Assigned task
Continue the text on Maine strike and lockout law from the point where it stops.

Source passage
====================

Strikes, Lockouts and Other "Economic Weapons": Maine
Federal law and guidance on this subject should be reviewed together with this section.
Author: Linda D. McGill, Bernstein Shur Sawyer & Nelson
- Private employees in Maine are permitted to strike and to take other protest and economic pressure measures as permitted by the National Labor Relations Act. See Right to Strike.
Right to Strike
Maine has no law that limits the rights of private sector employees to strike. Strike rights may be exercised by private sector employees as provided by the National Labor Relations Act (NLRA) and administered for Maine by Region 1, the Boston- based office of the National Labor Relations Board. Maine law provides protection for striking workers beyond the NLRA.
The Maine Strikebreaker law prohibits employers from hiring strikebreakers, defined as "any person who customarily offers himself for employment in place of any employee involved in a labor strike or lockout in which the person, partnership, union or firm is not directly involved", during a labor dispute. See +26 M.R.S.A. § 851 through +26 M.R.S.A. § 856.

====================

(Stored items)
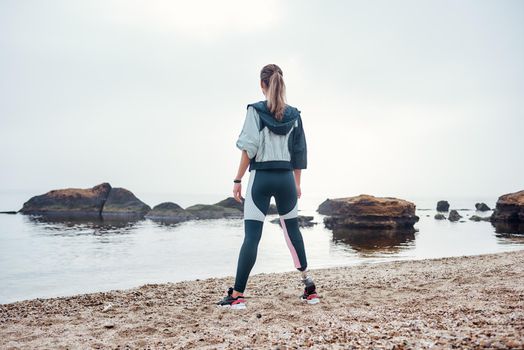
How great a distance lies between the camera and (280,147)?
194 inches

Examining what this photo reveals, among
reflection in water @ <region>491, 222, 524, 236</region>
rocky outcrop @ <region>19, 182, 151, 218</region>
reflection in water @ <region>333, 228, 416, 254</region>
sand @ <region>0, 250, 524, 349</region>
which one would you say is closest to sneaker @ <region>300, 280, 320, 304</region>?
sand @ <region>0, 250, 524, 349</region>

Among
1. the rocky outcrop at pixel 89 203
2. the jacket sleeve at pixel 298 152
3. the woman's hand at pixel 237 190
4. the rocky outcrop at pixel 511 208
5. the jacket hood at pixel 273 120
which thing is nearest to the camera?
the jacket hood at pixel 273 120

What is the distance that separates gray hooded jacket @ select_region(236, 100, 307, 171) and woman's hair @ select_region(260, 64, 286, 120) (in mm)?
78

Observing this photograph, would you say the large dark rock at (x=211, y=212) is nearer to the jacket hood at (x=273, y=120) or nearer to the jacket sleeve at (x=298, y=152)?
the jacket sleeve at (x=298, y=152)

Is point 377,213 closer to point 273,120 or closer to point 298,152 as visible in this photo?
point 298,152

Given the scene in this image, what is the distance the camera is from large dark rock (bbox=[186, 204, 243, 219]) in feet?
182

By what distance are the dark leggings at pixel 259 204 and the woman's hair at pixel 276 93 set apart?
2.79 feet

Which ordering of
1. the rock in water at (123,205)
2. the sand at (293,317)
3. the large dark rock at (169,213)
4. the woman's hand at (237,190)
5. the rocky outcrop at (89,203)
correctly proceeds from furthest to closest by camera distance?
1. the rocky outcrop at (89,203)
2. the rock in water at (123,205)
3. the large dark rock at (169,213)
4. the woman's hand at (237,190)
5. the sand at (293,317)

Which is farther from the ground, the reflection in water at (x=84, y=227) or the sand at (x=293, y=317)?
the sand at (x=293, y=317)

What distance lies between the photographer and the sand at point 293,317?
302 centimetres

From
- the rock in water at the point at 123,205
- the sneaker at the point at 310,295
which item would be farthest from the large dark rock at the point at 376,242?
the rock in water at the point at 123,205

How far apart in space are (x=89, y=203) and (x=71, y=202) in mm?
3455

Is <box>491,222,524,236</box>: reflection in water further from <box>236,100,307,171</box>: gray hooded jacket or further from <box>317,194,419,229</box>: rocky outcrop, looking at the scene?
<box>236,100,307,171</box>: gray hooded jacket

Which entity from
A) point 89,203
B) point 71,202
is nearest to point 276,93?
point 89,203
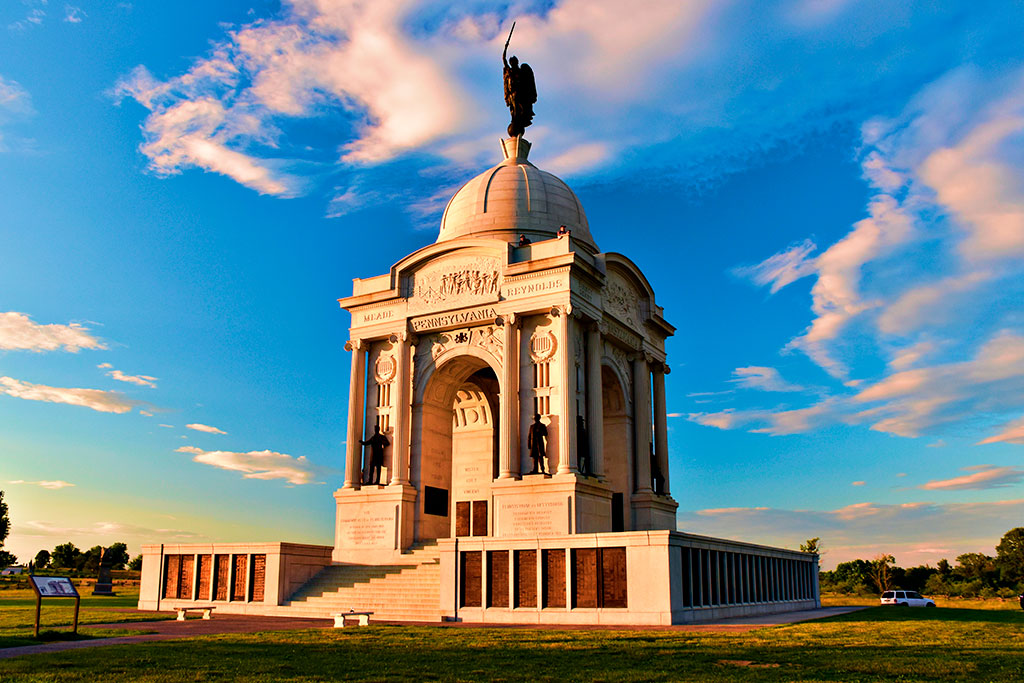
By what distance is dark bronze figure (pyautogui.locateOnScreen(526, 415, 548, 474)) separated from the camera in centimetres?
3578

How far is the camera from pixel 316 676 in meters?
12.9

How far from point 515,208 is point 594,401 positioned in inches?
479

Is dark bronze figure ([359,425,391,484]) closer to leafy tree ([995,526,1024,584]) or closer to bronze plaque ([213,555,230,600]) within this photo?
bronze plaque ([213,555,230,600])

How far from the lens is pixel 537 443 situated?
3578 cm

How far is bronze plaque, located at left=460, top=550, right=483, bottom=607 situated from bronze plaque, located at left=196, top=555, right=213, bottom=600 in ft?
39.6

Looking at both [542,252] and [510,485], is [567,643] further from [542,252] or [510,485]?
[542,252]

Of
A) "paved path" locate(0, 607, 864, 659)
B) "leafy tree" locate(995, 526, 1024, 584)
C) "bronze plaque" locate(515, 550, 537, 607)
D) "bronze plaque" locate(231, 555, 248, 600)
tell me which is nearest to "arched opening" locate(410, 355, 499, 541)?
"bronze plaque" locate(231, 555, 248, 600)

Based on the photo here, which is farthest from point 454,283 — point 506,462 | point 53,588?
point 53,588

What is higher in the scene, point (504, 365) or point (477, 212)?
point (477, 212)

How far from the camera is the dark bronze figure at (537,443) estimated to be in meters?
35.8

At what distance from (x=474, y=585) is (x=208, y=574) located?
1276cm

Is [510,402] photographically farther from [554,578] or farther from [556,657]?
[556,657]

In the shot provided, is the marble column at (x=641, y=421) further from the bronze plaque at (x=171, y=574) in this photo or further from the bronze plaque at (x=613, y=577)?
the bronze plaque at (x=171, y=574)

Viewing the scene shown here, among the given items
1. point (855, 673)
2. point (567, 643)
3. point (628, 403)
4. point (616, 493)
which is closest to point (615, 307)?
point (628, 403)
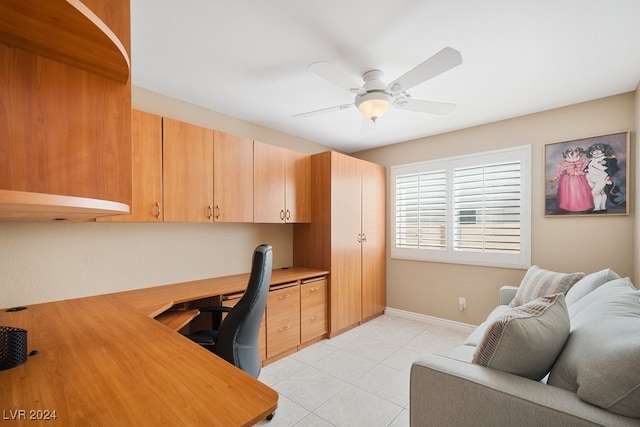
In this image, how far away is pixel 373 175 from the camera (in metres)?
4.03

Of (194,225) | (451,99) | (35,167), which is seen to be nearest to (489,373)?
(35,167)

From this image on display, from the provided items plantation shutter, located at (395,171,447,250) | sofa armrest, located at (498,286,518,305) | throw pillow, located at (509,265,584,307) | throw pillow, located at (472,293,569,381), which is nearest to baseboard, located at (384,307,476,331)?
sofa armrest, located at (498,286,518,305)

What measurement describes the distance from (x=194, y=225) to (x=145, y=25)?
Result: 1.68 meters

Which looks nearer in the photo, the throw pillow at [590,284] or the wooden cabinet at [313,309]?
the throw pillow at [590,284]

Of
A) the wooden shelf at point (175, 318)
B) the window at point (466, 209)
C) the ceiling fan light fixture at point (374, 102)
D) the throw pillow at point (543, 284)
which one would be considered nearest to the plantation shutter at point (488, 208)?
the window at point (466, 209)

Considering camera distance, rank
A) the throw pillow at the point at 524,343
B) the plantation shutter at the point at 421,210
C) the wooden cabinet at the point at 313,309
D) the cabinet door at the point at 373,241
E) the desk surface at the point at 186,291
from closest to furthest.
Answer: the throw pillow at the point at 524,343, the desk surface at the point at 186,291, the wooden cabinet at the point at 313,309, the plantation shutter at the point at 421,210, the cabinet door at the point at 373,241

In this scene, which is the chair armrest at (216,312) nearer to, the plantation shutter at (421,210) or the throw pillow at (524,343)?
the throw pillow at (524,343)

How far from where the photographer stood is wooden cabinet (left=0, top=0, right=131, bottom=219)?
97cm

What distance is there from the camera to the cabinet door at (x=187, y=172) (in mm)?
2289

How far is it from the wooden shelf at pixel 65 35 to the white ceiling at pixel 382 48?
78 cm

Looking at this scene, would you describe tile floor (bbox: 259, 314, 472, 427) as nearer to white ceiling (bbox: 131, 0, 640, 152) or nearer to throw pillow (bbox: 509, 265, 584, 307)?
throw pillow (bbox: 509, 265, 584, 307)

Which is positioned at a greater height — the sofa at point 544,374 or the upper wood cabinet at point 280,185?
the upper wood cabinet at point 280,185

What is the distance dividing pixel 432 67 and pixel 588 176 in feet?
7.36

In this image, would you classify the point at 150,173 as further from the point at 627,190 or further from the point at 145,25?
the point at 627,190
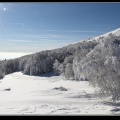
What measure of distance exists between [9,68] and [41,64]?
1343 centimetres

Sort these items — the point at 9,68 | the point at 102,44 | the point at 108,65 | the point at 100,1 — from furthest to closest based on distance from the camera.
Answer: the point at 9,68, the point at 102,44, the point at 108,65, the point at 100,1

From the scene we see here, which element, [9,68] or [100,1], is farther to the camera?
[9,68]

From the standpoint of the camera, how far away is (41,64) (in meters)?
43.9

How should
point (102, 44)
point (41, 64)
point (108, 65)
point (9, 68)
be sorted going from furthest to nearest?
point (9, 68), point (41, 64), point (102, 44), point (108, 65)

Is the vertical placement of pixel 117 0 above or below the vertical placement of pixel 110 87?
above

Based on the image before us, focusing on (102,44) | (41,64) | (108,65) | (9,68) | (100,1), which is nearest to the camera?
(100,1)

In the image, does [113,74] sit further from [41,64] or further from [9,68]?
[9,68]

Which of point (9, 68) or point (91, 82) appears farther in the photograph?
point (9, 68)

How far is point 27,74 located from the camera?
45.1 meters
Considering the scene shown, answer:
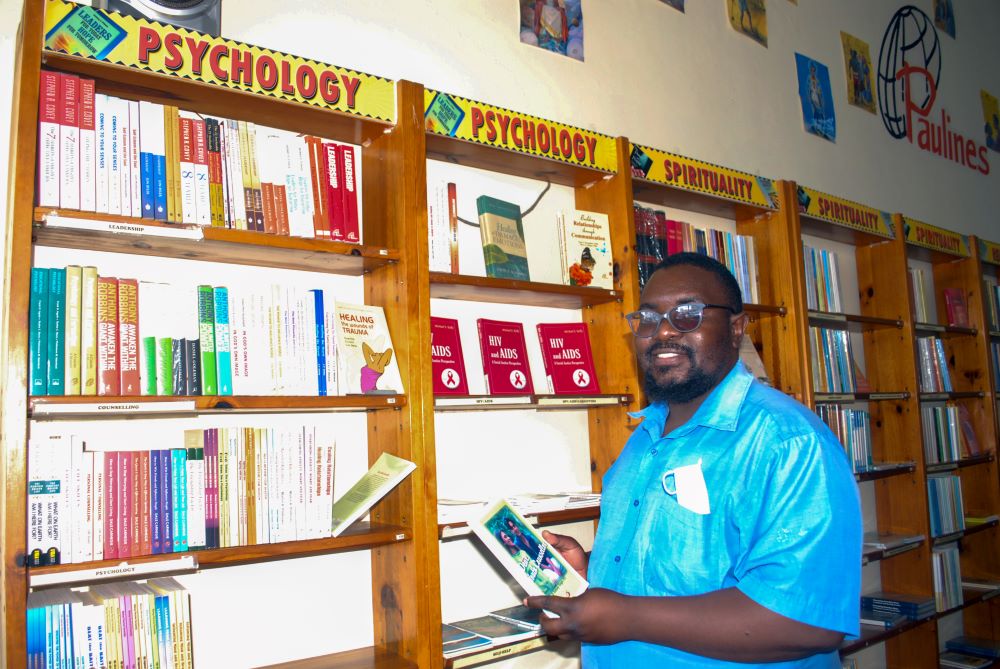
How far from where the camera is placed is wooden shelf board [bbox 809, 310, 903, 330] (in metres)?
3.57

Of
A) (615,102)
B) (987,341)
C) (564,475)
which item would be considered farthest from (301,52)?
(987,341)

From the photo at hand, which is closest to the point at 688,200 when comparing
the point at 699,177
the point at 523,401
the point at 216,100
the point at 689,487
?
the point at 699,177

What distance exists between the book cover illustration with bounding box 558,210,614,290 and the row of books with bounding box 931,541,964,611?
261 cm

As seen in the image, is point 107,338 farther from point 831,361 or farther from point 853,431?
point 853,431

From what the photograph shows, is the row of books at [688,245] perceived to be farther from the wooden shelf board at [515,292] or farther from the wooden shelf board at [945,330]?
the wooden shelf board at [945,330]

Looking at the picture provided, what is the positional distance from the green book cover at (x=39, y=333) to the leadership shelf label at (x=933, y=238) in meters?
4.10

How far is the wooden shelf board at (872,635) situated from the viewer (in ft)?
11.2

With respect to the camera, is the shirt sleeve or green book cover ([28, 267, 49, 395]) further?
green book cover ([28, 267, 49, 395])

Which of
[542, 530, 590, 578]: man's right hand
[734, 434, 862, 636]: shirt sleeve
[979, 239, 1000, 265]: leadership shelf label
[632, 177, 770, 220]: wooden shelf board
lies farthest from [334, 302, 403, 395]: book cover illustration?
[979, 239, 1000, 265]: leadership shelf label

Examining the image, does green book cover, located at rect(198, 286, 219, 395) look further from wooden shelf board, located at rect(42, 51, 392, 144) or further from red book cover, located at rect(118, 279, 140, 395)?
wooden shelf board, located at rect(42, 51, 392, 144)

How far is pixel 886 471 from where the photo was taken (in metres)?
3.71

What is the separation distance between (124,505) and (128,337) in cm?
38

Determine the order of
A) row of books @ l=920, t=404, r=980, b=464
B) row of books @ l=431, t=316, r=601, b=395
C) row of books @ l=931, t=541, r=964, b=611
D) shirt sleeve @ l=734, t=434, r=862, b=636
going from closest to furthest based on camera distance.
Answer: shirt sleeve @ l=734, t=434, r=862, b=636, row of books @ l=431, t=316, r=601, b=395, row of books @ l=931, t=541, r=964, b=611, row of books @ l=920, t=404, r=980, b=464

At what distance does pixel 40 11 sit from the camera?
1.71 meters
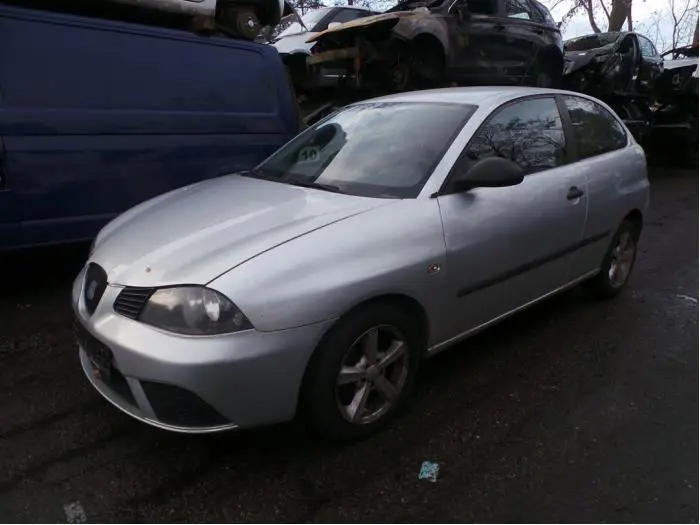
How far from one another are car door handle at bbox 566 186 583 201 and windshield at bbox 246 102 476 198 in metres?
0.83

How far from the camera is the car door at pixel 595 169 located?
389 cm

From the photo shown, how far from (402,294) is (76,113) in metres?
2.74

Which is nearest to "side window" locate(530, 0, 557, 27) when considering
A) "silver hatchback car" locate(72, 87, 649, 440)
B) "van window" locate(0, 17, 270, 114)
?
"van window" locate(0, 17, 270, 114)

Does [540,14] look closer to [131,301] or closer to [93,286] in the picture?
[93,286]

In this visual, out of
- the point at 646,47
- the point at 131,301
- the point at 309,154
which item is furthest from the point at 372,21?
the point at 646,47

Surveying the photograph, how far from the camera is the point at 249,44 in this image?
5117 mm

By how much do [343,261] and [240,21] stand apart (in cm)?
407

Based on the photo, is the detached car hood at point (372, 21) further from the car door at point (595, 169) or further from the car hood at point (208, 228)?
the car hood at point (208, 228)

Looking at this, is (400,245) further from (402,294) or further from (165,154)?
(165,154)

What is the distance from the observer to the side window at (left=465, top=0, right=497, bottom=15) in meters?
8.66

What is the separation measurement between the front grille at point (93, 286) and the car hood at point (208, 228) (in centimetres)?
4

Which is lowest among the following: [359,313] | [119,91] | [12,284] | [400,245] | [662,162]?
[662,162]

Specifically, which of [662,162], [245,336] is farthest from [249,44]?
[662,162]

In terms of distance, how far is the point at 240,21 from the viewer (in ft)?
18.7
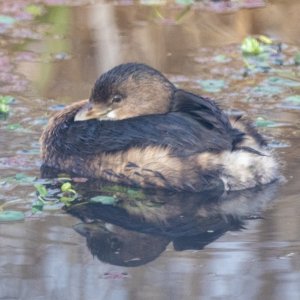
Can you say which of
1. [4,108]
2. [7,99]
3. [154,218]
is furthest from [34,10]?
[154,218]

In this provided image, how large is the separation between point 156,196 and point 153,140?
358 millimetres

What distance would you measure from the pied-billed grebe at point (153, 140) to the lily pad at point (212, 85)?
1.53m

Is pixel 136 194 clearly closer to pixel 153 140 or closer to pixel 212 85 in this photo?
pixel 153 140

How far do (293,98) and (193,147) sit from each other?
196cm

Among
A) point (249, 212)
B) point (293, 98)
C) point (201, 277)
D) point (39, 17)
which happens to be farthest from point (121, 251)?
point (39, 17)

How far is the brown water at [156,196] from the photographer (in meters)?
5.84

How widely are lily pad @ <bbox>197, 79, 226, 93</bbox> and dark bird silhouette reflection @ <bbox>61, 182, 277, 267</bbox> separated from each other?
200 centimetres

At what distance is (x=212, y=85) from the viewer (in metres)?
9.33

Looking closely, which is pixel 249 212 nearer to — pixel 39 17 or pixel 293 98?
pixel 293 98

====================

Exercise response
Maine law also prohibits taking applications, interviewing or conducting medical exams for replacement workers at the worksite of an employer currently engaged in a labor dispute with its employees and requires notification to local law enforcement officials when the employer conducts hiring activities off-site. See +26 M.R.S.A. § 595 (1)-(4). Security personnel and others at the site of a labor dispute may not be armed with dangerous weapons as defined in the Maine Criminal Code. See +26 M.R.S.A. § 595 (5).
Unemployment Benefits during a Strike or Lockout
An employee participating, financing or directly interested in a strike that causes a stoppage of work will not be eligible for unemployment benefits during the labor dispute. The employee will be disqualified from receiving benefits until one of the following occurs:
- He or she has earned eight times their weekly benefit amount in employment "covered" under the unemployment law;
- He or she has been employed for five full weeks in employment "covered" under the unemployment law; or
- The Department of Labor determines that a "stoppage of work" no longer exists.
On the other hand, employees who have been locked out by their employer are eligible for unemployment benefits. See +26 M.R.S.A. § 1193(4)(E).